Now I don’t know how much history they know over at the Times. (Which is weird since they documented most of it.) But if you understand how Jim Crow worked, you know that airport waiting rooms were segregated spaces. That flying was still a luxury for the wealthy during the 1950s. And that the only way two women, one black, the other white, would be sitting next to each other at a Southern airport is if the black women was the white woman’s employee.

Oh but they are not done.

We don’t know, the author laments, what their relationship is beyond employer/employee. This is true. But the look on the black woman’s face in the picture, if I may join in the conjecture, suggests to me that the answer is…there isn’t one. Why does there have to be a relationship beyond that?

These are not the kinds of questions we would ask of any other form of labor. Why do we expect domestic workers and their employers to be any more than that? It’s a fiction we have been perpetuating through pop culture for decades. And it couldn’t be further from the truth. Just because domestic workers don’t clock in at a factory…just because their work happens in the home…doesn’t mean that it’s anything more than work. There is an intimacy about taking care of children, and I have found that domestic workers do forge strong bonds with the children they care for (at times), but this almost never translates to a relationship with their employers beyond that which is dictated by work and wages.

But wait my friends…there’s more.

“We do know it is an unusual, intimate photo of race relations and economic inequality, subjects as freighted today as they were 60 years ago when the civil rights movement was gaining momentum.”

Um…what?

Unusual? Nope nothing unusual here. In 1956, nearly half of black women were still working as domestic workers. Racism…about as American as apple pie. Par for the course. Economic inequality…sort of a byproduct of capitalism. And some would argue starker now than it was in 1956.

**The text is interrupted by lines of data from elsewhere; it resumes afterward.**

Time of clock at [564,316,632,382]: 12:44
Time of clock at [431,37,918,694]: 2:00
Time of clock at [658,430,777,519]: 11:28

There is nothing extraordinary about the circumstances of the photo. The photo itself is striking from an artistic point of view. Gordon Parks was an amazing photographer. But his interest was in the everyday. There is nothing unusual about this photo. It’s everyday life under the auspices of Jim Crow.

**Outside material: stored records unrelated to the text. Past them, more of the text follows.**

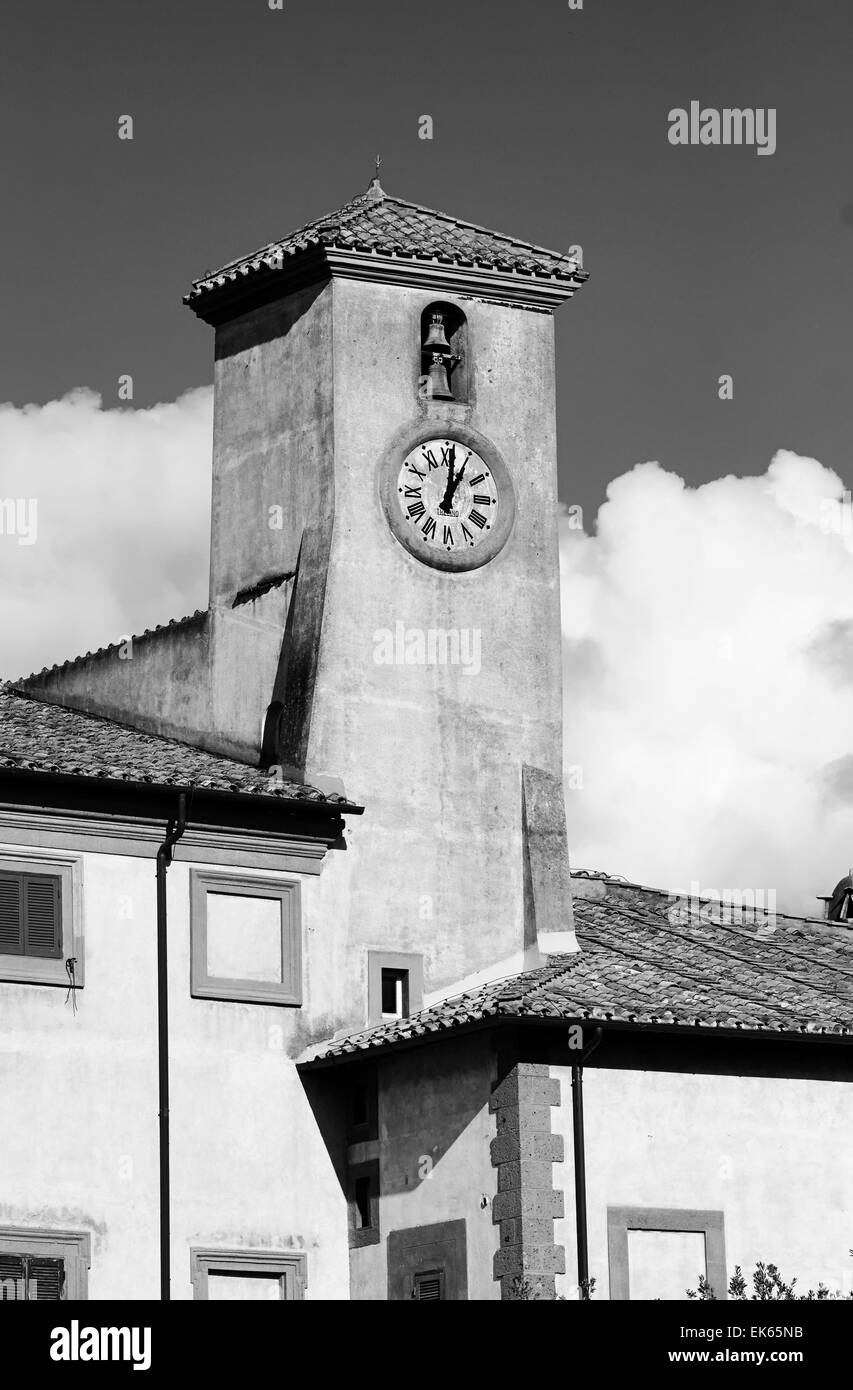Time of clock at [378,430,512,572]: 1:01
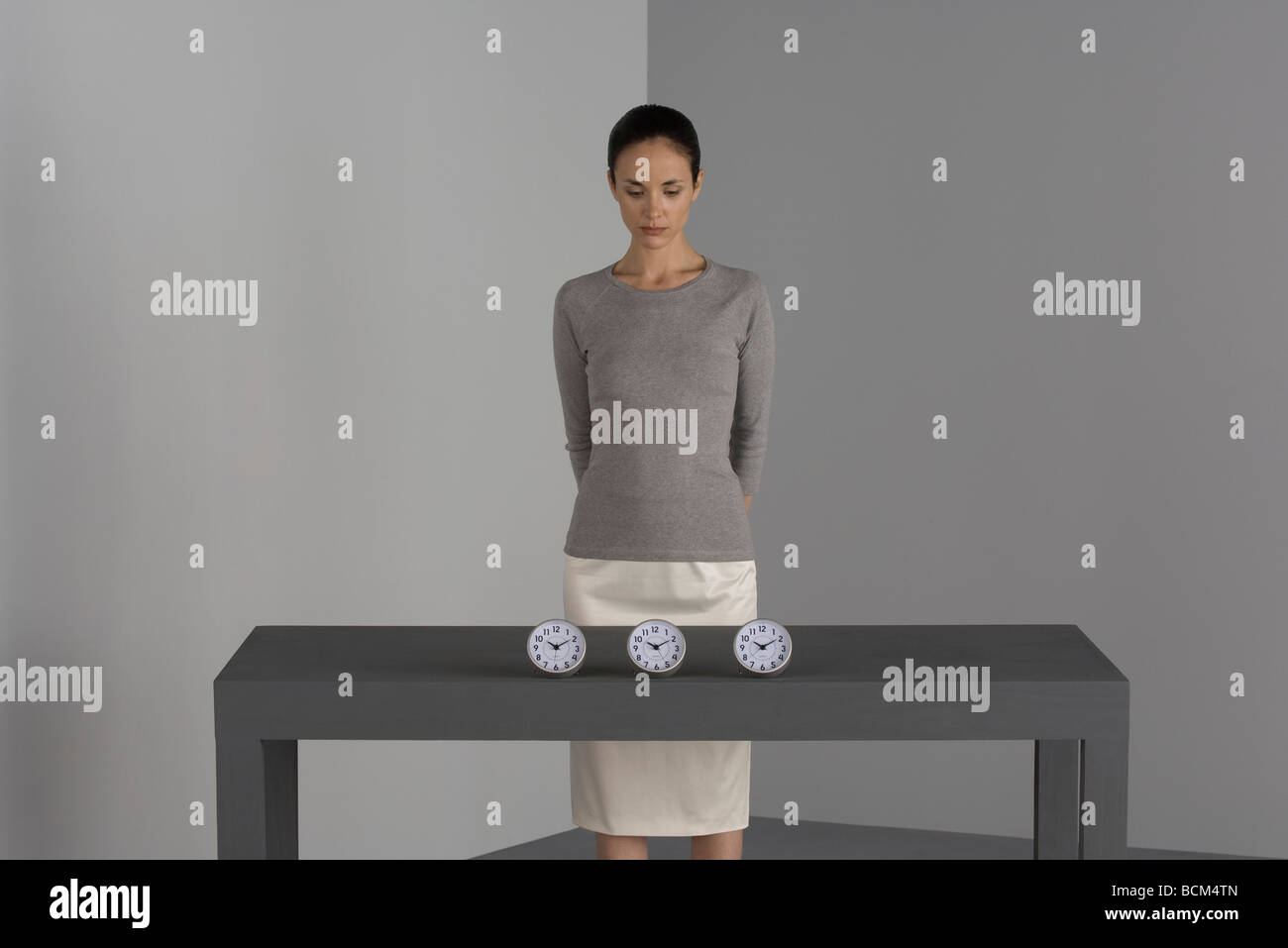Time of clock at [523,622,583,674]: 10:09
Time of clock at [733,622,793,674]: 10:09
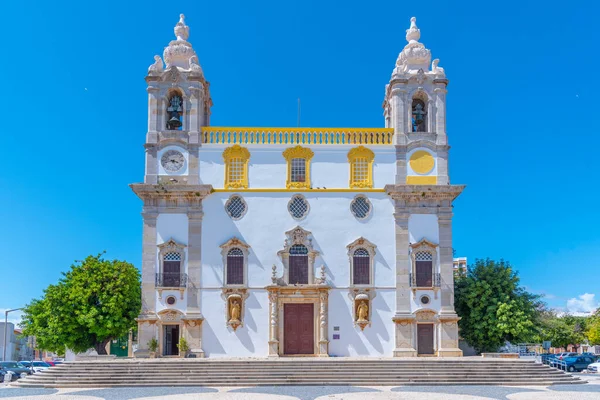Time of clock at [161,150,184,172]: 3:43
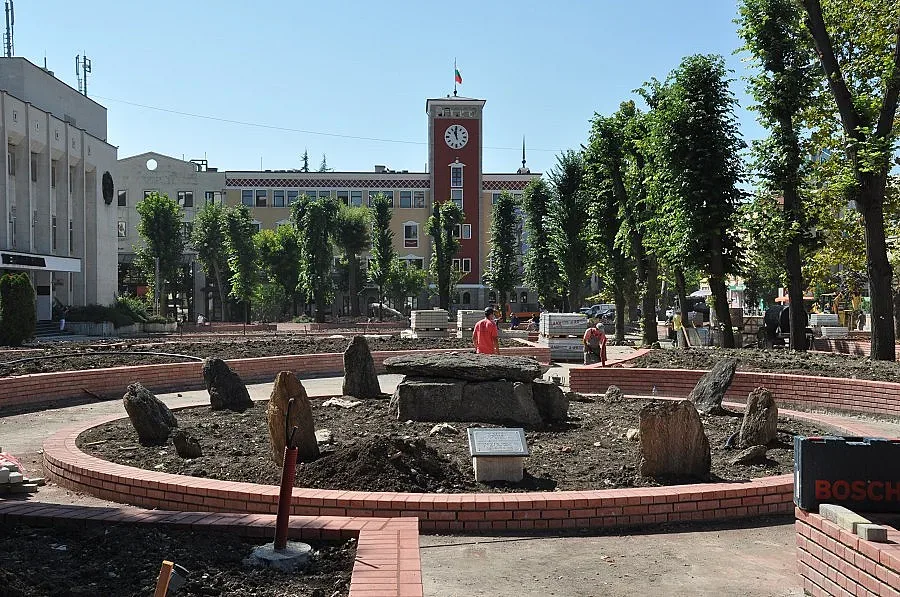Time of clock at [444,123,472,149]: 10:59
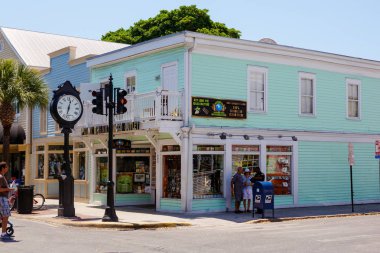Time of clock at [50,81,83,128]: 12:32
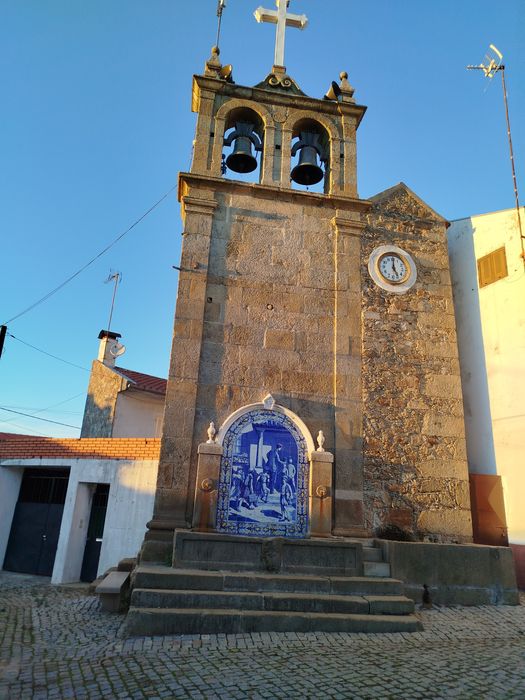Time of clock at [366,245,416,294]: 5:00
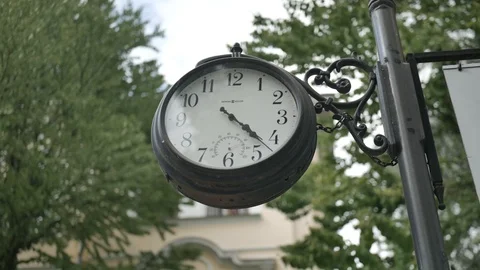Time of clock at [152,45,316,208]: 4:22
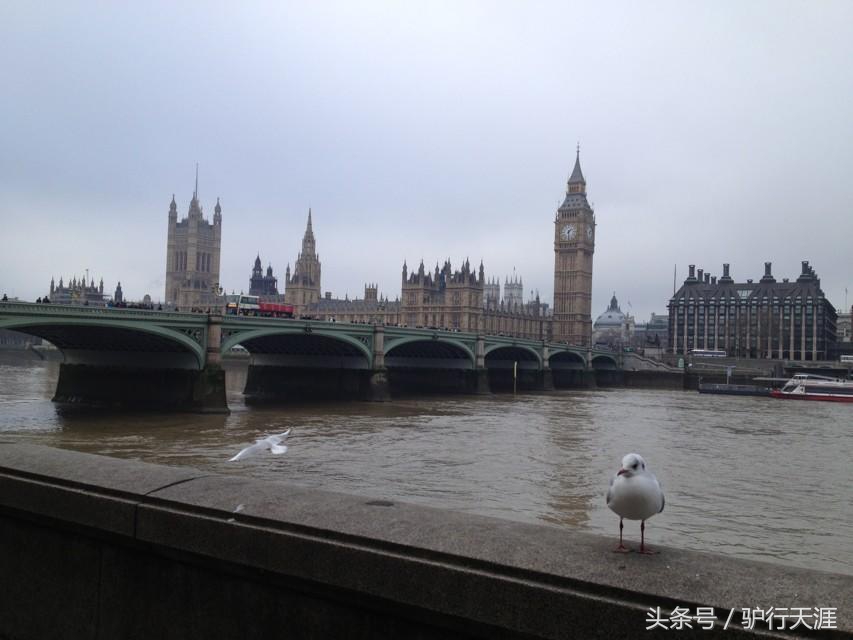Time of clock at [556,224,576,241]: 1:29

Here is what Parks’ notes say about the photo according to the article:

“This image shows the continuous matter of servitude which extends into the terminal around 2 a.m. Here, a white baby is held by a Negro maid while the baby’s mother checks on reservations, etc. Although the Negro woman serves as nurse-maid for the white woman’s baby, the two would not be allowed to sit and eat a meal together in any Atlanta restaurant.”

Notice how different his description is than the retrospective observations of the New York Times. It is clear to him that the black woman is a nurse maid. And it was the circumstances of her labor that intrigued him. The fact that she could so intimately care for this woman and her family, but that they could not (and probably would not) eat a meal together. The photo exposes Jim Crow as unusual. But in 1956 Atlanta, segregation was mundane.

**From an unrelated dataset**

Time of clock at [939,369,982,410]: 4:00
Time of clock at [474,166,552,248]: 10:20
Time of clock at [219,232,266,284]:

The article ends with some observations by scholars and art critics. Then they implore readers to help them discover the story behind the photo. A story that they have already invested in. The story of employer and employee, white woman and black woman, symbols of race and class in America.

But symbolism isn’t history. I, too, am curious. I also wonder what that black woman’s name is. Where she lived. If she has a family. But if there is anything I have learned throughout the process of writing history it’s that stories like these inspire more questions than answers. The story between them, the one the Times is looking for, this extraordinary story of Jim Crow and class differences is a fiction. Everything we think we know about domestic labor in the popular imagination is fiction.

If I weren’t 6 weeks away from finishing this dissertation, I’d take up the Times on their challenge. After all I am curious and I do have a pension for finding the unfindable. But for now my scattered musings will remain here. On the cutting room floor.

Maid in the USA is a series about the domestic labor that makes all other work possible.